Source text -
------------------------------------------------------------------------

Implementation:BerriAI Litellm Run Server

Knowledge Sources	Domains	Last Updated
BerriAI/litellm repository	HTTP Server, CLI, Process Management	2026-02-15

Overview

Concrete tool for starting the LiteLLM proxy server provided by the run_server function in the proxy CLI module.

Description

The run_server function is a Click-decorated CLI command that serves as the main entry point for launching the LiteLLM proxy server. It accepts a comprehensive set of command-line options covering host/port binding, model configuration, SSL settings, worker management, and operational modes. The function orchestrates the full server startup sequence: saving the worker configuration, running database migrations (if a DATABASE_URL is set), and launching the ASGI server using uvicorn, gunicorn, or hypercorn depending on the selected runtime.

Key capabilities:

Supports single-worker uvicorn (default), multi-worker gunicorn (--run_gunicorn), and HTTP/2 via hypercorn (--run_hypercorn).
Applies Prisma database migrations or db push before server start when a database is configured.
Supports SSL/TLS with custom keyfile and certfile paths.
Provides --health and --test flags for pre-startup validation.
Allows skipping server startup entirely (--skip_server_startup) for migration-only runs.

Usage

Use run_server when launching the LiteLLM proxy from the command line or programmatically from a deployment script. It is invoked via litellm --config config.yaml or directly as python -m litellm.proxy.proxy_cli.

Code Reference

Attribute	Value
Source Location	`litellm/proxy/proxy_cli.py`, function defined at line 503
Signature	`def run_server(host, port, api_base, api_version, model, alias, add_key, headers, save, debug, detailed_debug, temperature, max_tokens, request_timeout, drop_params, add_function_to_prompt, config, max_budget, telemetry, test, local, num_workers, test_async, iam_token_db_auth, num_requests, use_queue, health, version, run_gunicorn, run_hypercorn, ssl_keyfile_path, ssl_certfile_path, ciphers, log_config, use_prisma_db_push, skip_server_startup, keepalive_timeout, max_requests_before_restart)`
CLI Entry	`litellm --host 0.0.0.0 --port 4000 --config config.yaml`
Import	`from litellm.proxy.proxy_cli import run_server`

I/O Contract

Inputs

Parameter	Type	Default	Description
`host`	`str`	`"0.0.0.0"`	Host address to bind the server to.

------------------------------------------------------------------------

Goals -
(a) According to the run_server documentation, which command-line flag enables HTTP/2 via hypercorn?
(b) Transcribe a passage of the run_server documentation word for word, starting at "Use run_server when" and ending at "python -m litellm.proxy.proxy_cli.".

Information supplied -
------------------------------------------------------------------------

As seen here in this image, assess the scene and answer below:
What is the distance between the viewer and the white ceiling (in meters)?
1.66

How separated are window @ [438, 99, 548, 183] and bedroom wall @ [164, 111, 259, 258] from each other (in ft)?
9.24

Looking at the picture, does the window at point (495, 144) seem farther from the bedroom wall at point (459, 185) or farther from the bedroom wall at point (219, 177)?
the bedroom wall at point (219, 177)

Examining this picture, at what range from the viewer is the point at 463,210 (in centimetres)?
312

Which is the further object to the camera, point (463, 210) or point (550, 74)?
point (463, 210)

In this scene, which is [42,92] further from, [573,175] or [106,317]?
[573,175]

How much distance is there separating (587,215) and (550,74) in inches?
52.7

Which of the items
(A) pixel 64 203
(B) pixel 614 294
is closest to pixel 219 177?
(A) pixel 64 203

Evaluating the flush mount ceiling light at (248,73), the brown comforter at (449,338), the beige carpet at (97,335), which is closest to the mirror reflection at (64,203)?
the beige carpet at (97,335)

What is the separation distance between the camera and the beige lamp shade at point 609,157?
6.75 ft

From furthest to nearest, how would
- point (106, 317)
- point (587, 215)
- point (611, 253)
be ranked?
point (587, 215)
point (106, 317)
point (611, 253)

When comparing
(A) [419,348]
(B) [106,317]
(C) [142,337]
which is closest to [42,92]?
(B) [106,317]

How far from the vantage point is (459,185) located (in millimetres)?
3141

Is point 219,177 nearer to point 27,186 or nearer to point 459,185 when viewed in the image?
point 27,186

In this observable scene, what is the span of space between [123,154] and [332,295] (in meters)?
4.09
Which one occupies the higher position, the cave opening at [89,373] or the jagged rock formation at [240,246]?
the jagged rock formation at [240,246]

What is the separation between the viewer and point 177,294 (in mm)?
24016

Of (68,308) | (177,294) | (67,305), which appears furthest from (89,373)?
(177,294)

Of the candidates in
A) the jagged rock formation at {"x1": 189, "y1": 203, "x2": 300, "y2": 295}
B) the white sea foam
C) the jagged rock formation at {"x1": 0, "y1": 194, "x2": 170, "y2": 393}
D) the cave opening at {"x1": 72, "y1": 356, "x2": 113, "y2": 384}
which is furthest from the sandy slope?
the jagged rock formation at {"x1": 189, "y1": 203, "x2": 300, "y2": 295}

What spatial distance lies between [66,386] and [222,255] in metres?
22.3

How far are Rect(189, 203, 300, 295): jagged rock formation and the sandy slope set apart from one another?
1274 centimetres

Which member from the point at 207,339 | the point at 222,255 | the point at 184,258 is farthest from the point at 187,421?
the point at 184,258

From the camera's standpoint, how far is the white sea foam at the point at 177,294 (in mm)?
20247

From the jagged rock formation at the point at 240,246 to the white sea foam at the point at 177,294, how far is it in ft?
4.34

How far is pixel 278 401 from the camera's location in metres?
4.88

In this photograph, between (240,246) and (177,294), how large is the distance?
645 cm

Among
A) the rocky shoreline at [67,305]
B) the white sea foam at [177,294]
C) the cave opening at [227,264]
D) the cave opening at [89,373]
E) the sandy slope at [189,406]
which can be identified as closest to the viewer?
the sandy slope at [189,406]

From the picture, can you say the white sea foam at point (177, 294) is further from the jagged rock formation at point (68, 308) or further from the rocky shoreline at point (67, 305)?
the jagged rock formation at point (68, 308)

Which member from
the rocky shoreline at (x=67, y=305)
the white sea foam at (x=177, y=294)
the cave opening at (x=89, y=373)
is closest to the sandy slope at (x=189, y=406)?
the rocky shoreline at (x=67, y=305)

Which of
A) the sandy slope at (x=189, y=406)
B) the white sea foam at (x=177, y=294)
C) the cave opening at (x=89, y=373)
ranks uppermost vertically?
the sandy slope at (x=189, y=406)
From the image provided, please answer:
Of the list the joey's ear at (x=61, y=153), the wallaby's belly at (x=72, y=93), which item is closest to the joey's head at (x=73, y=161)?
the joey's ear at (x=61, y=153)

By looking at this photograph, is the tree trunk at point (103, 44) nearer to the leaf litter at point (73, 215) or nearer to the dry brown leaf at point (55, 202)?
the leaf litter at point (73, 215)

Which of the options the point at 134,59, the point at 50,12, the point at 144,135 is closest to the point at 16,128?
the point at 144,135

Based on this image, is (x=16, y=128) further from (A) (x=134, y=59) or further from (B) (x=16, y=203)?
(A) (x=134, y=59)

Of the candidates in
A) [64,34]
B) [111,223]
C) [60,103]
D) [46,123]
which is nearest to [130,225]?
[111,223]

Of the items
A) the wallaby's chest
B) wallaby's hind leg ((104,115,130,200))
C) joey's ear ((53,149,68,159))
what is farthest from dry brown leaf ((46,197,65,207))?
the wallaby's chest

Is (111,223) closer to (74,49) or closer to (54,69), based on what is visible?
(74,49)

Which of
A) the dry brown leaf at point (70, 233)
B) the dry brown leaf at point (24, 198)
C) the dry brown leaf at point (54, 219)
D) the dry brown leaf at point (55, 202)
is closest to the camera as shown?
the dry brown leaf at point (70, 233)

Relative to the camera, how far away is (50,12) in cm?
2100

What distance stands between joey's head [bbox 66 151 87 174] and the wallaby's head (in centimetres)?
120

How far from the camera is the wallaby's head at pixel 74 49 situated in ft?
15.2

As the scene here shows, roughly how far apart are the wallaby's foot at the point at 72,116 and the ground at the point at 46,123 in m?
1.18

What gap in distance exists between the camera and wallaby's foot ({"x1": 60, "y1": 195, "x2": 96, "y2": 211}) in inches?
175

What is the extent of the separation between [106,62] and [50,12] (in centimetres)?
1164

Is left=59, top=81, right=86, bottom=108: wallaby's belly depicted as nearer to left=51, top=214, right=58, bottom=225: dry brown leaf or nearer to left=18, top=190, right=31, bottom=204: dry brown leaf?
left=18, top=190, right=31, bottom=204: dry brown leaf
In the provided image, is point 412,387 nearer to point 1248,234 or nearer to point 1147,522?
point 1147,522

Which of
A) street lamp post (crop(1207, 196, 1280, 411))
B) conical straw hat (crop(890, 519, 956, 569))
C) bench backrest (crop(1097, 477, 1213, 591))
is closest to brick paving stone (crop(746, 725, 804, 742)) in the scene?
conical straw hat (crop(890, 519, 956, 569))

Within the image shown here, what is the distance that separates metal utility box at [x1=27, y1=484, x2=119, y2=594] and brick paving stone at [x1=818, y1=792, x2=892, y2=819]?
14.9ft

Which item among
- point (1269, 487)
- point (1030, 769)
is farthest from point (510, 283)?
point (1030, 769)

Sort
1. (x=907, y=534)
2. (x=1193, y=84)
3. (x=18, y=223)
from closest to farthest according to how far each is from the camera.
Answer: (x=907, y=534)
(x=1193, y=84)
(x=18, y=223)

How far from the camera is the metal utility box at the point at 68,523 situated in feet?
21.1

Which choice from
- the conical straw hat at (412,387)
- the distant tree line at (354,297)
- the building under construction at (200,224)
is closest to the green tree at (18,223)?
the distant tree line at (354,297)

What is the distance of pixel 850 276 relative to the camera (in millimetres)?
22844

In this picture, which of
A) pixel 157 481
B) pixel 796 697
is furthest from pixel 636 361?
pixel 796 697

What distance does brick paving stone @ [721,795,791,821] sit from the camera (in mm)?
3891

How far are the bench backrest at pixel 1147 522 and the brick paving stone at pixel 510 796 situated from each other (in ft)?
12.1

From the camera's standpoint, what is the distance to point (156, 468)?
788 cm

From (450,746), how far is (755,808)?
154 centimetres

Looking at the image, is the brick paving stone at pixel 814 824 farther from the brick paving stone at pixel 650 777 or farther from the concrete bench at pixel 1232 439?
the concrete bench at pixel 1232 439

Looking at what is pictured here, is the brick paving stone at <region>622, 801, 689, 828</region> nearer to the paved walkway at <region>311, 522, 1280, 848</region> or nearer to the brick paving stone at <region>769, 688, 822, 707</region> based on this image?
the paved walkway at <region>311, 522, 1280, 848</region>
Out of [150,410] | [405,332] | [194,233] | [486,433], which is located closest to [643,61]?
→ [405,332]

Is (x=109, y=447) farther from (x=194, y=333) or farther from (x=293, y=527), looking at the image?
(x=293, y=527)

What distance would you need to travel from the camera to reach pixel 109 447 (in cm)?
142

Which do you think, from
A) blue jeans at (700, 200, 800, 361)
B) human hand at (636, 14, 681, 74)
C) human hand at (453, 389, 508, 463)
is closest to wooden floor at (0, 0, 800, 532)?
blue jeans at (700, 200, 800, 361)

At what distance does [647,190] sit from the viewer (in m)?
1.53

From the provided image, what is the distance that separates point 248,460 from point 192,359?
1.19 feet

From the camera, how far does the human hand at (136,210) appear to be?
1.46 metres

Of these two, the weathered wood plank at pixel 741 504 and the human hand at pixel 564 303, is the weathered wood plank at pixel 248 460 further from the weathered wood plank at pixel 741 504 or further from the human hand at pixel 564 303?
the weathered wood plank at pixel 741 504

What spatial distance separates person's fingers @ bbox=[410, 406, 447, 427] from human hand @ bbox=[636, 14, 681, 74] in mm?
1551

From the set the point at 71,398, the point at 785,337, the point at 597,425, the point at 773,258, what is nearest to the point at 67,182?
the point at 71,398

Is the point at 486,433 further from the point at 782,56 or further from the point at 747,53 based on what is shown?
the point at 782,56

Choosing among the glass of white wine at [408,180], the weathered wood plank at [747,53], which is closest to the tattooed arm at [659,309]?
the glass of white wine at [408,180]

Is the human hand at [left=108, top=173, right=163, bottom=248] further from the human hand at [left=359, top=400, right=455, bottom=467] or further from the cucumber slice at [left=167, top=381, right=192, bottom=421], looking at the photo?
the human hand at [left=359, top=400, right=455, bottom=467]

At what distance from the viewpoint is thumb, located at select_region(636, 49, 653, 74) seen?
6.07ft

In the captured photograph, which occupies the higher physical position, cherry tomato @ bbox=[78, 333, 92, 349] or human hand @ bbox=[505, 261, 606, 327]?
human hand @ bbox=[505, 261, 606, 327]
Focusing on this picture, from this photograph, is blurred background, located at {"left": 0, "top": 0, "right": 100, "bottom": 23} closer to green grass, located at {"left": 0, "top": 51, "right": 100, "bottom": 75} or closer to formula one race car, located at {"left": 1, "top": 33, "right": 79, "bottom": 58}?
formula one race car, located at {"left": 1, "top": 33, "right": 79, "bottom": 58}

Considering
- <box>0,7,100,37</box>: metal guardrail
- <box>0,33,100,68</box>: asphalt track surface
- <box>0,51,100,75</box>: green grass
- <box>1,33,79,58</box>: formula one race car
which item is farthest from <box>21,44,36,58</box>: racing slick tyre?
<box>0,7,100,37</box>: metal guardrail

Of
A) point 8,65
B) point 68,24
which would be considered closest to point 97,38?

------------------------------------------------------------------------

Responses by task -
(a) --run_hypercorn

(b)
Use run_server when launching the LiteLLM proxy from the command line or programmatically from a deployment script. It is invoked via litellm --config config.yaml or directly as python -m litellm.proxy.proxy_cli.